Fisher focused on the probability of the evidence, given the null hypothesis, stating that a probability of less than 5% was small enough to be comfortable that the evidence was ‘significant’ and not a chance event. But why did he then proceed to infer that such significant evidence disproved the null hypothesis? That is: why did he conclude that the probability of the null hypothesis, given significant evidence, was small enough to disprove it? As we know (very well by now!), the probability of E given H is not the same as the probability of H given E. Why did Fisher seem to commit the Inverse Fallacy?

To answer this question, remember that the two probabilities are the same under two conditions: symmetric evidence and prior indifference. Under error symmetry, FPR=FNR. Hence, in our framework, where the hypothesis of no ability is the alternative to the tested hypothesis of some ability, FPR=5% implies TPR=95% and therefore PO=19 and PP=TPR=95%. The result is the same in Fisher’s framework, where the two hypotheses are – unnecessarily and confusingly – flipped around, FPR becomes FNR and the null hypothesis is rejected if FNR is less than 5%.

Since Fisher could not quantify TPR, he avoided any explicit consideration of FNR=1-TPR and its relation with FPR – symmetric or otherwise. But his rejection of the null hypothesis required it: in the same way as we should avoid the Confirmation Bias – accepting a hypothesis based on a high TPR, without relating it to its associated FPR – we need to avoid Fisher’s Bias: accepting a hypothesis – or, as Fisher would have it, disprove a null hypothesis – based on a low FPR, without relating it to its associated TPR.

What level of TPR did Fisher associate to his 5% FPR threshold? We don’t know – and probably neither did he. All he said was that a p-value of less than 5% was low enough to disprove the null hypothesis. Since then, Fisher’s Bias has been a source of immeasurable confusion. Assuming symmetry, FPR<5% has been commonly taken to imply PP>95%: ‘We have tested our theory and found it significant at the 5% level: therefore, there is only a 5% probability that we are wrong.’

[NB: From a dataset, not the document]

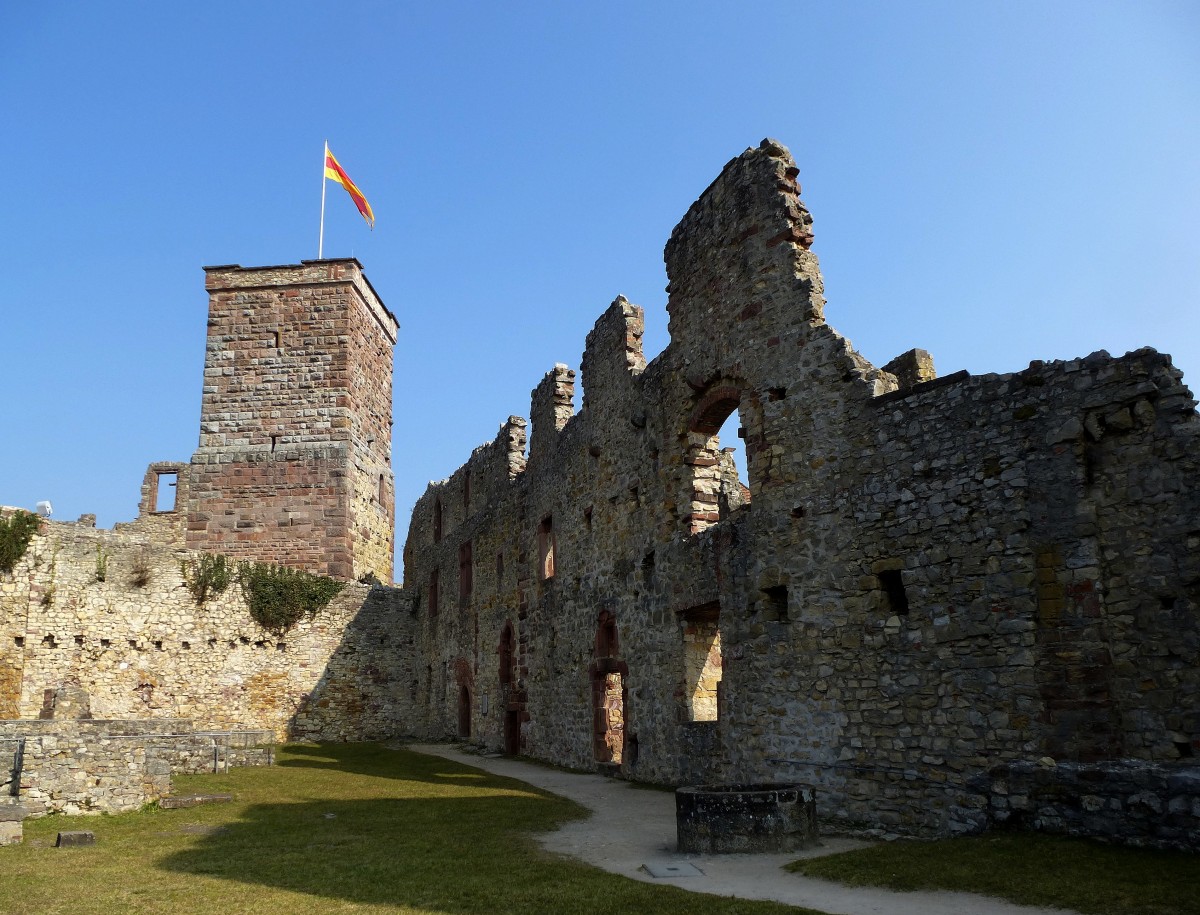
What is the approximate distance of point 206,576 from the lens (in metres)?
22.9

Fisher would have cringed at such a statement. But his emphasis on significance inadvertently encouraged it. Evidence is not significant or insignificant according to whether FPR is below or above 5%. It is confirmative or disconfirmative according to whether LR is above or below 1, i.e. TPR is above or below FPR. What matters is not the level of FPR per se, but its relation to TPR. Confirmative evidence increases the probability that the hypothesis of interest is true, and disconfirmative evidence decreases it. We accept the hypothesis of interest if we have enough evidence to move LR beyond the threshold required by our standard of proof. Only then can we call such evidence ‘significant’. So, if our threshold is 95%, then, under error symmetry and prior indifference, FPR<5% implies TPR=PP>95%. There is no fallacy: TPR – the probability of E given H – is equal to PP – the probability of H given E. And 5% significance does mean that we have enough confirmative evidence to decide that the hypothesis of interest has indeed been proven beyond reasonable doubt.

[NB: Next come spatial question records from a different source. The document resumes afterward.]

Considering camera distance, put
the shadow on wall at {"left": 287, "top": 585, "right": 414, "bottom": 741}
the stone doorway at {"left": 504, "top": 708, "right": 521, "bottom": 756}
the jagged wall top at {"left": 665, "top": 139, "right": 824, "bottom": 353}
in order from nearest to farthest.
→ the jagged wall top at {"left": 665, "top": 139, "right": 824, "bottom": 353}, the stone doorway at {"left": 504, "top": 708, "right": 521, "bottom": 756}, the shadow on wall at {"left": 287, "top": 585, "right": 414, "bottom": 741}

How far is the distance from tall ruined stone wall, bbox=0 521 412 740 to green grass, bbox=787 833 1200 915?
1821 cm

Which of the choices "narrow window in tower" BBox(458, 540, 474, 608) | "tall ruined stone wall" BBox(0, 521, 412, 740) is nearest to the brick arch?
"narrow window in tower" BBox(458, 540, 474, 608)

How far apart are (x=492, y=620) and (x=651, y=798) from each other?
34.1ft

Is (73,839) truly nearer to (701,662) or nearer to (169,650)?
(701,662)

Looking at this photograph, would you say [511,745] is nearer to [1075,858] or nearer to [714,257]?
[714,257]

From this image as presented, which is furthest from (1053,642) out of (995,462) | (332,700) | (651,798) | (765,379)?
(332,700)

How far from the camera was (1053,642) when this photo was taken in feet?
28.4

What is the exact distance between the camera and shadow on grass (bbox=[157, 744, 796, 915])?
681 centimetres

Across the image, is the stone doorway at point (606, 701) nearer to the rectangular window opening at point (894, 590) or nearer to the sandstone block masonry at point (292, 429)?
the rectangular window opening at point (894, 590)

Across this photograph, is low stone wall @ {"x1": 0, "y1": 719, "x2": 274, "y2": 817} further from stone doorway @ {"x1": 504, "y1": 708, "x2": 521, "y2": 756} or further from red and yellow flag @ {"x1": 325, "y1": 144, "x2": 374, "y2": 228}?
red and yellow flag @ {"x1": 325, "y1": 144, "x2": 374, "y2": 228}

This is where Fisher’s 5% criterion comes from: Bayes’ Theorem under error symmetry and prior indifference, with a 95% standard of proof. Fisher ignored TPR, because he could not quantify it. But TPR cannot be ignored – or rather: it is there, whether one ignores it or not. Fisher’s criterion implicitly assumes that TPR is at least 95%. Without this assumption, a 5% ‘significance’ level cannot be used to accept the hypothesis of interest. Just like the Confirmation Bias consists in ignoring that a high TPR means nothing without a correspondingly low FPR, Fisher’s Bias consists in ignoring that a low FPR means nothing without a correspondingly high TPR.